Perhaps the most striking scenery between San Antonio and Canyon Lake lies underground. The extensive cave system known as Natural Bridge Caverns is registered as a National Natural Landmark and a State Historic Site, and its otherworldly, subterranean formations date back 40 million years.
Each year, thousands of people come to take a tour; most visitors embark on a 75-minute guided excursion through what are known as the Discovery Passagesa magnificent string of underground rooms discovered in 1960 by a group of adventuresome college students.
But my buddy Kirk Weddle, a photographer, wanted to experience parts of the caverns that most people don’t see. He cajoled me to join him on a Hidden Passages Adventure Tour of a wing of the cave that hasn’t been equipped with handrails, pathways, or other concessions to visitors.
Travis Wuest, Vice President of Natural Bridge Caverns, prepares us for the initial descent through a dark, 160-foot-long shaft, a mere 22 inches wide. As Wuest clips a rope to the harness around my waist, Kirk and I glance at Kirk’s wife, Tracy, who looks nervous. She decides to take the alternate entrance, which allows cavers to skip the tube.
“It wouldn’t be high adventure if someone didn’t chicken out,” Wuest says. He admits thatthe beginning of this enhanced excursion is what some guests find the most difficult. Then he cranks the winch, and down I go.
The cavers who discovered this section of the caverns in 1968 first used this shaft. It’s a tight squeeze, to say the least. And it gets dark pretty quickly. As I descend further, the light from above shrinks until it’s just a pinprick. I switch on my headlamp and imagine what it must have felt like for those original explorers.
After a few minutes, a light appears below and the rich aroma of deep earth intensifies. I touch down inside a humid, well-lit cavern called the Cathedral Room. Natural rock formations shaped like copper-colored scoops of ice cream fill this subterranean space, providing the illusion of melting walls. Translucent minerals catch the light and gleam like diamonds. Water drips from above to form puddles of pure, naturally filtered rainwater.
When our party assembles, it also includes Brian Vauter (the cavern geologist) and Brett Kelley (our guide). With the light from our helmets to guide us, we trudge deeper into the cavern while Kelley points out stunning dripstone formations. Stalactites hang like giant icicles from the cavern ceiling; thick, conical stalagmites rear up from the limestone floor into rounded tips. Mineral deposits, fissures, and watermarks from the distant past stripe the cave walls.
We follow a mudslick path into a deep pocket of darkness called the Ball Room. Slender, hollow formations called soda straws grow from the ceiling. Limestone outcroppings perch from the walls like gargoyles. When we arrive at a sharp drop-off, we must rappel down similarly rocky walls into Box Canyon. While carefully picking my way down, I comment that this huge cave would have made a perfect cowboy hideout. But Wuest says they’ve found no evidence that people or other mammals have ever lived here. Even insects appear to be scarce.
When the group stops for a water break, Vauter provides a quick geology lesson, estimating that the limestone that surrounds us originally formed about 140 million years ago. Groundwater passed through the soil and slowly—ever so slowly—ate through the limestone to carve the cavern. “The cave we’re standing in is roughly 12 million years old,” he says.
Time feels like it’s standing still here, but that’s not quite .accurate. Things happen slowly underground. Formations in this “living cave” grow about a cubic inch every century from the dripping water and calcite, a pace to make glaciers seem speedy.

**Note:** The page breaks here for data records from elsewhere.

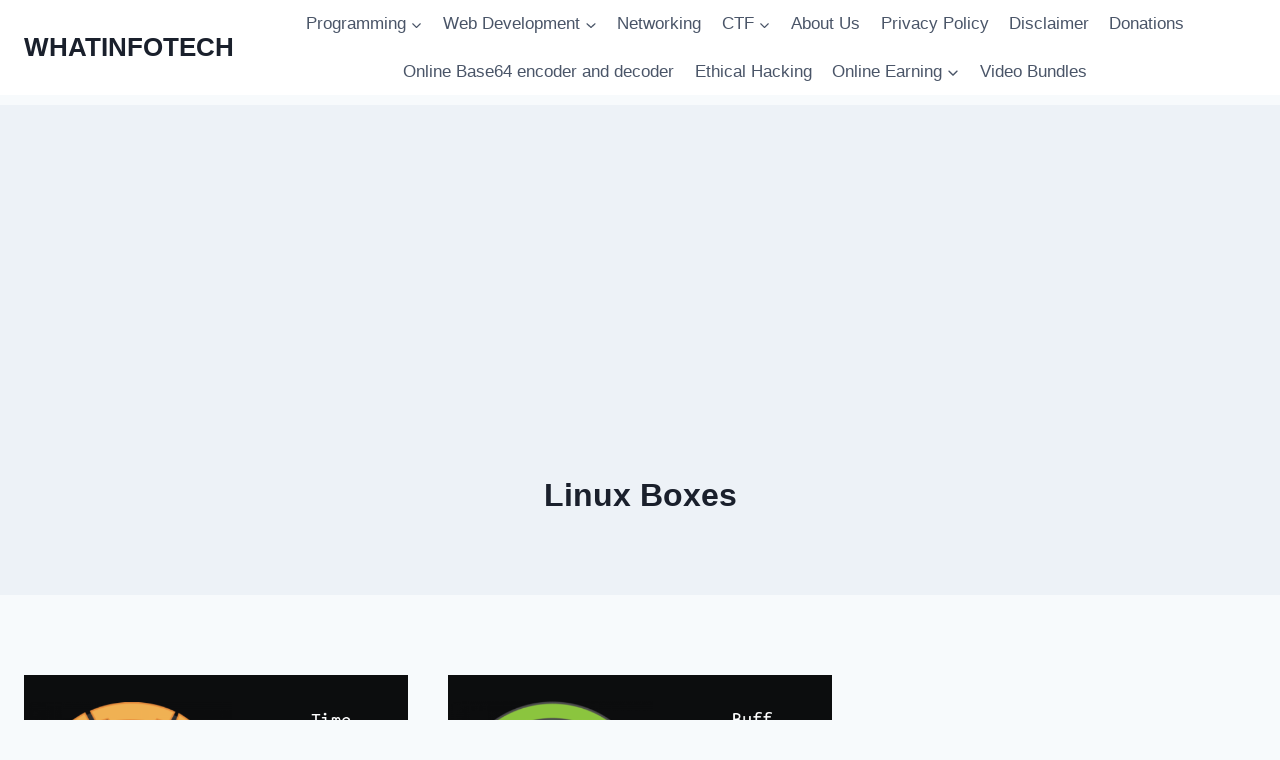

--- FILE ---
content_type: text/html; charset=utf-8
request_url: https://www.google.com/recaptcha/api2/aframe
body_size: 266
content:
<!DOCTYPE HTML><html><head><meta http-equiv="content-type" content="text/html; charset=UTF-8"></head><body><script nonce="Os0AFPReR_vegsh_VTxJCg">/** Anti-fraud and anti-abuse applications only. See google.com/recaptcha */ try{var clients={'sodar':'https://pagead2.googlesyndication.com/pagead/sodar?'};window.addEventListener("message",function(a){try{if(a.source===window.parent){var b=JSON.parse(a.data);var c=clients[b['id']];if(c){var d=document.createElement('img');d.src=c+b['params']+'&rc='+(localStorage.getItem("rc::a")?sessionStorage.getItem("rc::b"):"");window.document.body.appendChild(d);sessionStorage.setItem("rc::e",parseInt(sessionStorage.getItem("rc::e")||0)+1);localStorage.setItem("rc::h",'1768811887600');}}}catch(b){}});window.parent.postMessage("_grecaptcha_ready", "*");}catch(b){}</script></body></html>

We crawl like contortionists through a narrow pass and into the Fault Room, so named because an earthquake faultline allowed water to form this enormous cavern with vaulted ceilings. We stand 230 feet below the earth’s surface; amazingly, the temperature remains a constant 70 degrees here. Kelley points up to a 14-foot soda straw, the third-longest in North America. I also learn the caverns offer more than spectacular visual attractions.

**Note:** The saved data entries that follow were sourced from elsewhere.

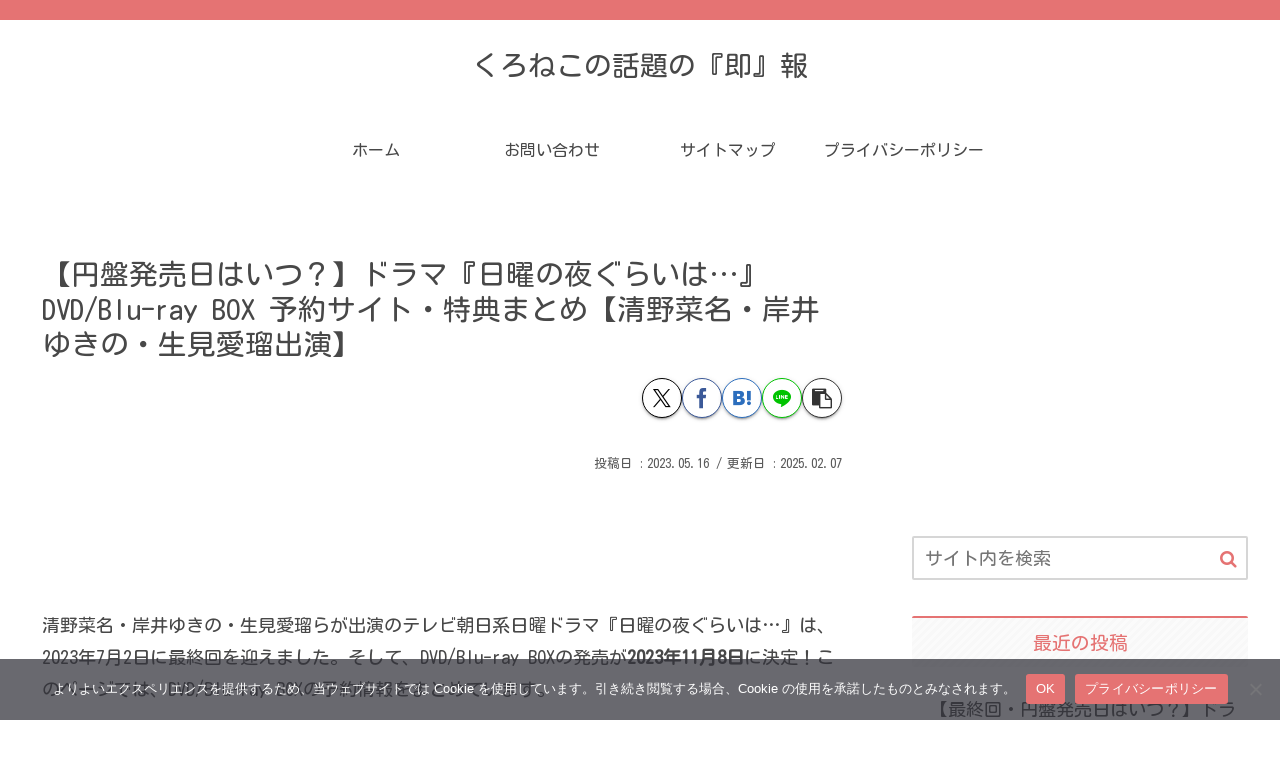

--- FILE ---
content_type: text/html; charset=utf-8
request_url: https://www.google.com/recaptcha/api2/aframe
body_size: 267
content:
<!DOCTYPE HTML><html><head><meta http-equiv="content-type" content="text/html; charset=UTF-8"></head><body><script nonce="TZ7rY7eQkVGyddaFtNdQ8w">/** Anti-fraud and anti-abuse applications only. See google.com/recaptcha */ try{var clients={'sodar':'https://pagead2.googlesyndication.com/pagead/sodar?'};window.addEventListener("message",function(a){try{if(a.source===window.parent){var b=JSON.parse(a.data);var c=clients[b['id']];if(c){var d=document.createElement('img');d.src=c+b['params']+'&rc='+(localStorage.getItem("rc::a")?sessionStorage.getItem("rc::b"):"");window.document.body.appendChild(d);sessionStorage.setItem("rc::e",parseInt(sessionStorage.getItem("rc::e")||0)+1);localStorage.setItem("rc::h",'1768922030258');}}}catch(b){}});window.parent.postMessage("_grecaptcha_ready", "*");}catch(b){}</script></body></html>

--- FILE ---
content_type: text/javascript; charset=utf-8
request_url: https://accaii.com/kurosokuhou/script?ck1=0&xno=634d8af92f05f387&tz=0&scr=1280.720.24&inw=1280&dpr=1&ori=0&tch=0&geo=1&nav=Mozilla%2F5.0%20(Macintosh%3B%20Intel%20Mac%20OS%20X%2010_15_7)%20AppleWebKit%2F537.36%20(KHTML%2C%20like%20Gecko)%20Chrome%2F131.0.0.0%20Safari%2F537.36%3B%20ClaudeBot%2F1.0%3B%20%2Bclaudebot%40anthropic.com)&url=https%3A%2F%2Fsoku-hou.kuroneko-lifelog.com%2Fsale%2F3478%2F&ttl=%E3%80%90%E5%86%86%E7%9B%A4%E7%99%BA%E5%A3%B2%E6%97%A5%E3%81%AF%E3%81%84%E3%81%A4%EF%BC%9F%E3%80%91%E3%83%89%E3%83%A9%E3%83%9E%E3%80%8E%E6%97%A5%E6%9B%9C%E3%81%AE%E5%A4%9C%E3%81%90%E3%82%89%E3%81%84%E3%81%AF%E2%80%A6%E3%80%8FDVD%2FBlu-ray%20BOX%20%E4%BA%88%E7%B4%84%E3%82%B5%E3%82%A4%E3%83%88%E3%83%BB%E7%89%B9%E5%85%B8%E3%81%BE%E3%81%A8%E3%82%81%E3%80%90%E6%B8%85%E9%87%8E%E8%8F%9C%E5%90%8D%E3%83%BB%E5%B2%B8%E4%BA%95%E3%82%86%E3%81%8D%E3%81%AE%E3%83%BB%E7%94%9F%E8%A6%8B%E6%84%9B%E7%91%A0%E5%87%BA%E6%BC%94%E3%80%91%20-%20%E3%81%8F%E3%82%8D%E3%81%AD%E3%81%93%E3%81%AE%E8%A9%B1%E9%A1%8C%E3%81%AE%E3%80%8E%E5%8D%B3%E3%80%8F%E5%A0%B1&if=0&ct=0&wd=0&mile=&ref=&now=1768922028523
body_size: 198
content:
window.accaii.save('fd969664ac47464e.690334c1.696f9bab.0.12.12.1','kuroneko-lifelog.com');
window.accaii.ready(true);

--- FILE ---
content_type: text/javascript
request_url: https://accaii.com/init
body_size: 161
content:
typeof window.accaii.init==='function'?window.accaii.init('634d8af92f05f387'):0;

--- FILE ---
content_type: application/javascript; charset=utf-8;
request_url: https://dalc.valuecommerce.com/app3?p=887790378&_s=https%3A%2F%2Fsoku-hou.kuroneko-lifelog.com%2Fsale%2F3478%2F&vf=iVBORw0KGgoAAAANSUhEUgAAAAMAAAADCAYAAABWKLW%2FAAAAMElEQVQYV2NkFGP4nxE5m8F5Yg4D40UJ5v8OJRYMP%2F8dY2DM5er6P%2FPcGwYljS4GAAizDnEYbwp2AAAAAElFTkSuQmCC
body_size: 2574
content:
vc_linkswitch_callback({"t":"696f9bad","r":"aW-brQAFbSsDEYw7CooERAqKBtQqTA","ub":"aW%2BbrAAH0RgDEYw7CooBbQqKBth2KA%3D%3D","vcid":"VGEVnVy7V1_0VV_nrQdyGwUwGZlajeHZZa38KOifPPs90YSxy3fBokOsUNNGpepfrYtrjHPmYn0","vcpub":"0.355627","s":3649087,"qoo10.jp":{"a":"2858864","m":"3560897","g":"f8f4f9a98c"},"mini-shopping.yahoo.co.jp":{"a":"2821580","m":"2201292","g":"236ace828c"},"www.bk1.jp":{"a":"2684806","m":"2340879","g":"c97b3e5ba2","sp":"partnerid%3D02vc01"},"shopping.geocities.jp":{"a":"2821580","m":"2201292","g":"236ace828c"},"dep.tc":{"a":"2756206","m":"3283001","g":"d262c5df8c"},"shop.keionet.com":{"a":"2756206","m":"3283001","g":"d262c5df8c"},"www.omni7.jp":{"a":"2602201","m":"2993472","g":"84ad2f6b8c"},"www.animate-onlineshop.jp":{"a":"2805589","m":"3357128","g":"b4ffb57f8c"},"paypaystep.yahoo.co.jp":{"a":"2821580","m":"2201292","g":"236ace828c"},"coupon.kitamura.jp":{"a":"2451310","m":"2215383","g":"02a01c2d8c"},"kinokuniya.co.jp":{"a":"2118836","m":"2195689","g":"786ffd238c"},"lohaco.yahoo.co.jp":{"a":"2686782","m":"2994932","g":"fbf6c5518c"},"shop.kitamura.jp":{"a":"2451310","m":"2215383","g":"02a01c2d8c"},"paypaymall.yahoo.co.jp":{"a":"2821580","m":"2201292","g":"236ace828c"},"honto.jp":{"a":"2684806","m":"2340879","g":"c97b3e5ba2","sp":"partnerid%3D02vc01"},"www-stg.daimaru-matsuzakaya.jp":{"a":"2427527","m":"2304640","g":"c97f56638c"},"www.neowing.co.jp":{"a":"2289720","m":"2479078","g":"35605ae08c"},"www.daimaru-matsuzakaya.jp":{"a":"2427527","m":"2304640","g":"c97f56638c"},"www.daiei.co.jp":{"a":"2831157","m":"2690745","g":"b60a291d8c"},"beauty.hotpepper.jp":{"a":"2760766","m":"2371481","g":"ae1cbef38c"},"www.kitamura.jp":{"a":"2451310","m":"2215383","g":"02a01c2d8c"},"tower.jp":{"a":"2377670","m":"2409673","g":"f4c1abd78c"},"gift.daiei.co.jp":{"a":"2831157","m":"2690745","g":"b60a291d8c"},"shopping.yahoo.co.jp":{"a":"2821580","m":"2201292","g":"236ace828c"},"7net.omni7.jp":{"a":"2602201","m":"2993472","g":"84ad2f6b8c"},"lohaco.jp":{"a":"2686782","m":"2994932","g":"fbf6c5518c"},"www-test.daimaru-matsuzakaya.jp":{"a":"2427527","m":"2304640","g":"c97f56638c"},"tdmpc.biglobe.ne.jp":{"a":"2427527","m":"2304640","g":"c97f56638c"},"approach.yahoo.co.jp":{"a":"2821580","m":"2201292","g":"236ace828c"},"ymall.jp":{"a":"2462253","m":"2732707","g":"92f9cf478c"},"mediashop.daimaru-matsuzakaya.jp":{"a":"2427527","m":"2304640","g":"c97f56638c"},"www.mangazenkan.com":{"a":"2875212","m":"3611863","g":"6d7b166b8c"},"l":4,"7netshopping.jp":{"a":"2602201","m":"2993472","g":"84ad2f6b8c"},"p":887790378})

“You’re sitting on a potentially significant climactic library for this part of Texas,” says Vauter. “By taking samples of the flowstone, we can examine the climate from tens of thousands—even hundreds of thousands—of years ago. Caves like this are a wealth of information.”
On cue, we shut off our headlamps. This complete absence of light, while calm and soothing at first, begins to feel thick, heavy, isolating. And it feels like it could last forever. After lighting back up, I ask Vauter if caves are a resource for our future. He tells me that pharmaceutical companies suspect cave-dwelling organisms might be the key to medical advances, and then he reveals that robotic probes for space travel are first tested inside caves. If they can successfully navigate and explore Earth’s more challenging terrain, he says, they should be able to do the same someday on a distant planet.

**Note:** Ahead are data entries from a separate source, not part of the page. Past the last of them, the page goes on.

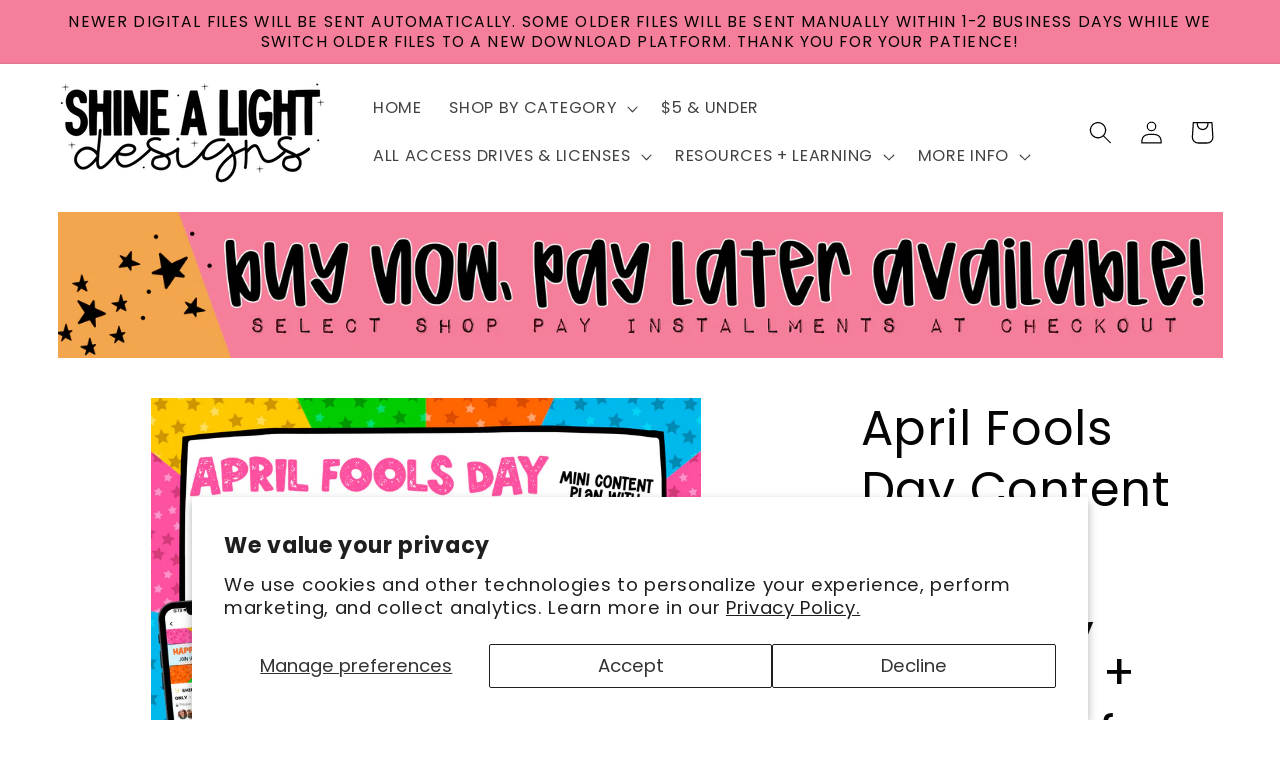

--- FILE ---
content_type: application/x-javascript
request_url: https://app.sealsubscriptions.com/shopify/public/status/shop/shine-a-light-graphic-design.myshopify.com.js?1769750589
body_size: -157
content:
var sealsubscriptions_settings_updated='1768149262';

--- FILE ---
content_type: application/x-javascript
request_url: https://app.sealsubscriptions.com/shopify/public/status/shop/shine-a-light-graphic-design.myshopify.com.js?1769750591
body_size: -349
content:
var sealsubscriptions_settings_updated='1768149262';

As for today, it’s time to crawl, climb, and hike the 1.25 miles back to the surface. The round-trip excursion lasts about three hours, and it leaves my clothes dirty and my muscles taxed. Back in the Texas sunlight, we wash million-year-old mud from our boots. The water carries it away into the topsoil, and I wonder how long it will take before it makes its way back into the caverns.